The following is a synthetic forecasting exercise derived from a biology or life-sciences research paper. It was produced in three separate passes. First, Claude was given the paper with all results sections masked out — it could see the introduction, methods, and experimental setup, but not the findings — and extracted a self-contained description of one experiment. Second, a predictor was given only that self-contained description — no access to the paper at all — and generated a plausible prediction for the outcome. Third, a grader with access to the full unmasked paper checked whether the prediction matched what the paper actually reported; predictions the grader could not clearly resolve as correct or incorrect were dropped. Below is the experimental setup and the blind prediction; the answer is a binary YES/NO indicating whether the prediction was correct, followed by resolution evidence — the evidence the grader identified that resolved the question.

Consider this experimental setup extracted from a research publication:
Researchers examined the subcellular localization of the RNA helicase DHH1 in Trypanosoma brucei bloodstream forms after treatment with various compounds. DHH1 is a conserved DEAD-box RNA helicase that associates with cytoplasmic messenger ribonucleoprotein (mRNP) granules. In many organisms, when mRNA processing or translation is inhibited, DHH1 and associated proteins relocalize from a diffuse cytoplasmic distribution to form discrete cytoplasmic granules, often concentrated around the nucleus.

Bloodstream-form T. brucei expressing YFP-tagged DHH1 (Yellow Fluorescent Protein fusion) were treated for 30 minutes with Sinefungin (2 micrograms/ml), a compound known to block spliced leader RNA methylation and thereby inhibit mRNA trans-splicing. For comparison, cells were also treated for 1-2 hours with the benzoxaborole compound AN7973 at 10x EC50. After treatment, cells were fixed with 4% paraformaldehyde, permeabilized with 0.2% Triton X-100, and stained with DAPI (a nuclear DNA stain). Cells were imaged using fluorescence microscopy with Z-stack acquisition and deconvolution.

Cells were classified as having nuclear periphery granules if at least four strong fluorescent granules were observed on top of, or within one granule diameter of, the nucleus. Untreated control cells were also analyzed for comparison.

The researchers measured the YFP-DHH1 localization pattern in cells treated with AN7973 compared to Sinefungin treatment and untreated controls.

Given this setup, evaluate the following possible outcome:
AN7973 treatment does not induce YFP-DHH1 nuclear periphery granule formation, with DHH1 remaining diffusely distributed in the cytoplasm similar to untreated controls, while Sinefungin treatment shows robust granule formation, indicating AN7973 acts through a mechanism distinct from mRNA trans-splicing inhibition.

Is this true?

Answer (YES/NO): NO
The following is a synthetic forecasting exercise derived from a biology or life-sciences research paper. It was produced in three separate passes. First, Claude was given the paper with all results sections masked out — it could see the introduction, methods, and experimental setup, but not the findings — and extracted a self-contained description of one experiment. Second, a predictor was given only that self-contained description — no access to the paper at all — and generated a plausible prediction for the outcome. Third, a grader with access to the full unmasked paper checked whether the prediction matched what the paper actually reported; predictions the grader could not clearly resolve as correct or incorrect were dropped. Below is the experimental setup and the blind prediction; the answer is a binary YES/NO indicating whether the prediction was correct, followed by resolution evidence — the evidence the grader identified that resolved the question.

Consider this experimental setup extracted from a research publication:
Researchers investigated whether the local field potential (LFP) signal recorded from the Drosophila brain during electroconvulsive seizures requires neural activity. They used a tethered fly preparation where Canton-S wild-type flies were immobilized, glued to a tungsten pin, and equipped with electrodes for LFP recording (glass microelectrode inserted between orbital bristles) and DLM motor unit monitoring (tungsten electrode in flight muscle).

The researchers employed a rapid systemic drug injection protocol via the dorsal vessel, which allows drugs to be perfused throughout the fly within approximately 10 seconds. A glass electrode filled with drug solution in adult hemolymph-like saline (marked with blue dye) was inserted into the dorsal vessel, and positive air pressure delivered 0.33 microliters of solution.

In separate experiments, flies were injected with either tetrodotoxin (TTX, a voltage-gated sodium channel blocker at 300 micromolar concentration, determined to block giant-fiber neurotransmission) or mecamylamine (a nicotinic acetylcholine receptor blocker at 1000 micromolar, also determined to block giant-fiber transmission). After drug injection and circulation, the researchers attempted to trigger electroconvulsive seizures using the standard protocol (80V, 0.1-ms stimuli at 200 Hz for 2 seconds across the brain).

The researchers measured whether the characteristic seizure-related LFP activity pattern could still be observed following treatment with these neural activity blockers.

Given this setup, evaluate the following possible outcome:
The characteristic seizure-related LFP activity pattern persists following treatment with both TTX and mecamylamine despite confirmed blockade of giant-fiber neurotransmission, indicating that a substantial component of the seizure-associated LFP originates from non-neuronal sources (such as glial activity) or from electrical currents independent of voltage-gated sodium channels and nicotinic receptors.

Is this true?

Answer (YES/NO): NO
-=-=-
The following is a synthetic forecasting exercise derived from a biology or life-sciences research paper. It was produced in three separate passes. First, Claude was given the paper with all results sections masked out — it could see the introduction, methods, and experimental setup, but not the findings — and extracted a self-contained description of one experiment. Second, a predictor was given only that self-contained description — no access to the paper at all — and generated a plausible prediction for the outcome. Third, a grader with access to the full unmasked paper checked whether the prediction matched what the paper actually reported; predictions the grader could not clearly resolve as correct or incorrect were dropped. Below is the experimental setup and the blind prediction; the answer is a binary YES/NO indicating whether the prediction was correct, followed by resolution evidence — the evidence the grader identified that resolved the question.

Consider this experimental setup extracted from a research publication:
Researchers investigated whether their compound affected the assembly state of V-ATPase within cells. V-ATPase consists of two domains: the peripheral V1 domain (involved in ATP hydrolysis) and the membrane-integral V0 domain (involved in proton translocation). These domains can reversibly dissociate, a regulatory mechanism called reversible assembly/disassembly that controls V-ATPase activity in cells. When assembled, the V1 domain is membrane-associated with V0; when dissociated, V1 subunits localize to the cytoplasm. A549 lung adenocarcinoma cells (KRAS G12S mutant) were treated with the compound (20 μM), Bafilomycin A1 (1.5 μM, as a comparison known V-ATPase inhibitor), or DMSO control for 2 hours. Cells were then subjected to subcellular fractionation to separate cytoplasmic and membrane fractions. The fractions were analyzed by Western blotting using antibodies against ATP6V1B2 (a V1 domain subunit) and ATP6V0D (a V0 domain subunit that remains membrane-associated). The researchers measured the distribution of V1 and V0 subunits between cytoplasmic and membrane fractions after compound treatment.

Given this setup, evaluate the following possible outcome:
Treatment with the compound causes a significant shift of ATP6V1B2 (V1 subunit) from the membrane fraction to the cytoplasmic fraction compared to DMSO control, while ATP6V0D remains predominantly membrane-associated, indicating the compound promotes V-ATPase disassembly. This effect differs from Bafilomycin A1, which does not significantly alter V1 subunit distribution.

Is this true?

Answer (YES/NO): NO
-=-=-
▶ _PROBLEM_
Search the entries for the word "observed", then gather every line that has it.

▶ _ANSWER TO THIS TASK_
Cells were classified as having nuclear periphery granules if at least four strong fluorescent granules were observed on top of, or within one granule diameter of, the nucleus. Untreated control cells were also analyzed for comparison.
The researchers measured whether the characteristic seizure-related LFP activity pattern could still be observed following treatment with these neural activity blockers.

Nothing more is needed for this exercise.